Monday, January 15, 2007

Stimulating

I am making stimuli. Rather, I am making potential stimuli. The stimuli are not very stimulating.

The scribbled note says:
"I need 50 pairs of words - mono and disyllables. Within a pair one has a front vowel and one a back vowel. E.g.

beet -- boot
beetle -- bottle
The words need to refer to something picturable."

How's that for directions? My advisor is smart as a whip but she's never been what anyone would call a great communicator.
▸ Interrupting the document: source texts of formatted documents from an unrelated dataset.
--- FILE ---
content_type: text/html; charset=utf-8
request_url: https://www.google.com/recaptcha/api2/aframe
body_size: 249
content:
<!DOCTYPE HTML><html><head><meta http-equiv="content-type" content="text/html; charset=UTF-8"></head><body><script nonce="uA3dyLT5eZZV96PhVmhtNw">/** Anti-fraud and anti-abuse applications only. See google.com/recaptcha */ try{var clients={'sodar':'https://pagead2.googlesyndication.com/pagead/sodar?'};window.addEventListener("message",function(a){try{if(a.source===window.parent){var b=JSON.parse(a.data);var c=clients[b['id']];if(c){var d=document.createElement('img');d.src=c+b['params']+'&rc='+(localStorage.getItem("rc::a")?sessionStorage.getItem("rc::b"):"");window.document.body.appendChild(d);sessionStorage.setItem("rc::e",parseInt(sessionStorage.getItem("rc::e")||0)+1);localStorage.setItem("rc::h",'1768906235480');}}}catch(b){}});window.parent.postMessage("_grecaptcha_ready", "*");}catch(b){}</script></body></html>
I have spent the last hour rotating the simple vowels of English through simple word frames like "p_p". Unfortunately, several excellently picturable monosyllabic words are naughty, like "cock". I can't use these since although we like to think that from a phonological perspective at least they are just words like any others, the truth of the matter is there are some words you just can't use in an experiment.

E.g., we had an experimenter who included the word "slut" in his stimuli. The grads who he piloted all commented on it. "Yeah, I got to 'slut' and I stuttered and fell apart." "Me too. I started laughing, you've gotta take that out." But the researcher refused on the grounds that that the word "slut" was ok to use since the dictionary defined it as an untidy woman. While that is certainly not very nice, it's not all that loaded a definition, right? We tried explaining to this researcher, who spoke english very well but as something like his 8th language, that "slut" (a) pretty much exclusively meant promiscuous to most people and (b) was a very strong word. He would not be swayed. He stood by the numerous dictionaries which list the promiscuous meaning second, evidence that this very negative meaning was the less salient one and not something to worry about. Further, he told us, "I need 'slut' to balance out 'slot'." I think I snotted on myself when he said that.

I'm going to just avoid those words.
Maybe I'll have better luck with the consonant clusters, you know, like "pr_k" and "cr_k".